Stored data entries —
::::::::
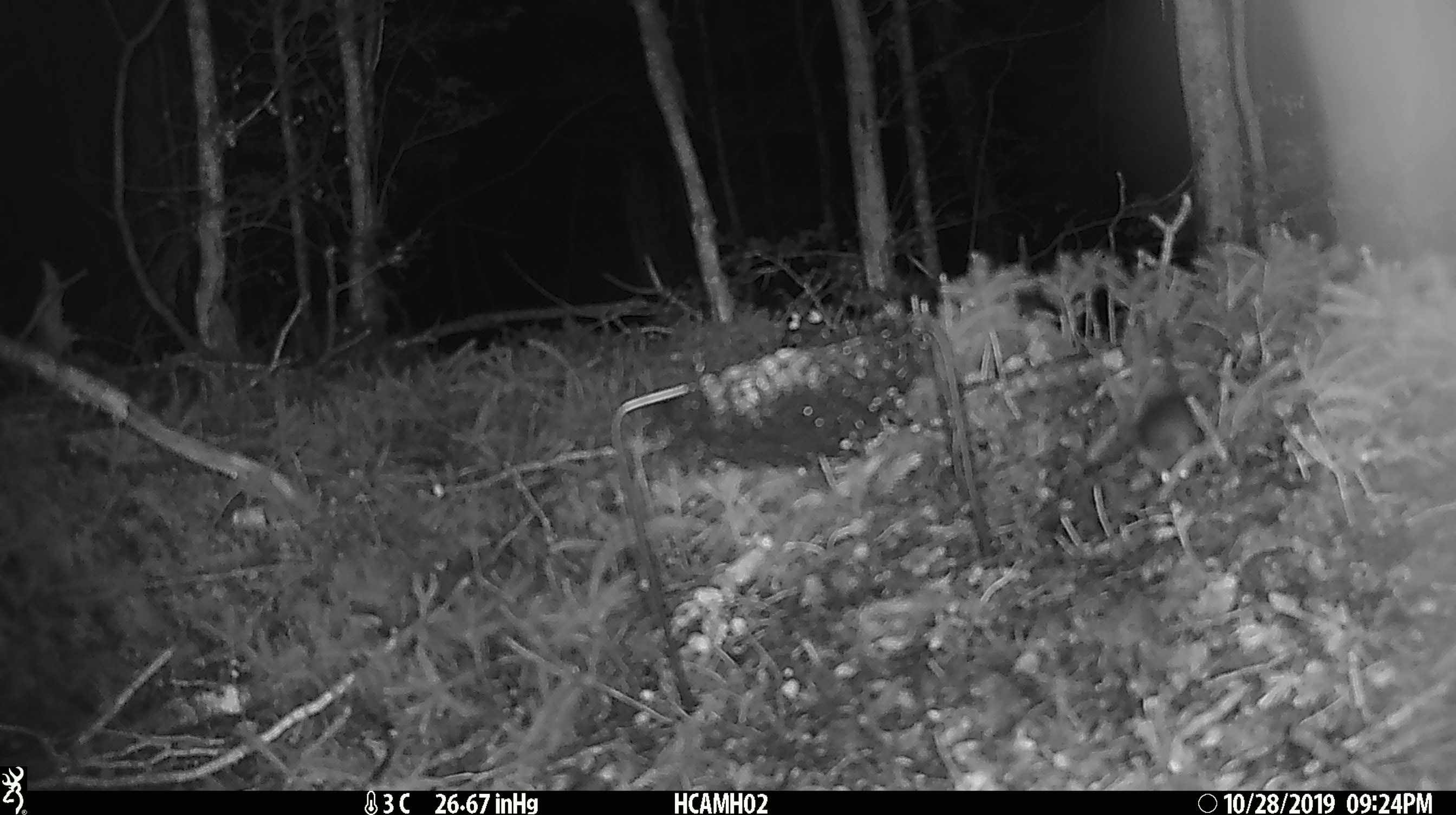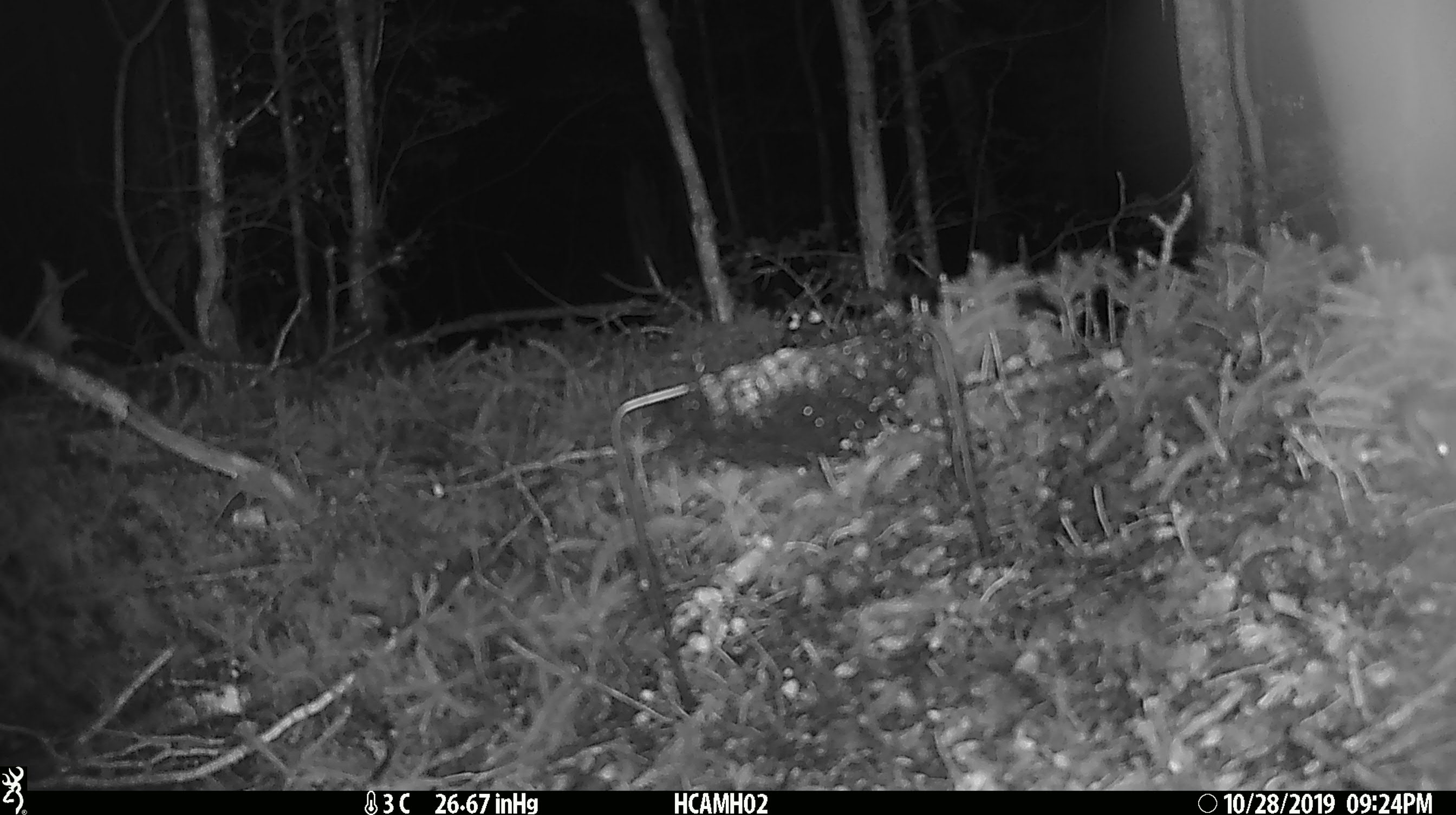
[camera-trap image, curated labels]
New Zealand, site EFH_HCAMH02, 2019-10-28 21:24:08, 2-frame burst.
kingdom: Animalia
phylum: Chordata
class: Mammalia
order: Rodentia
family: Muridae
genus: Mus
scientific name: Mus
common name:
::::::::
WHAT THIS TASK INVOLVES — All lines from the one containing "class: Mammalia" to the last line above should be reproduced exactly, and no other lines should be given.

OUTPUT OF THE TASK —
class: Mammalia
order: Rodentia
family: Muridae
genus: Mus
scientific name: Mus
common name:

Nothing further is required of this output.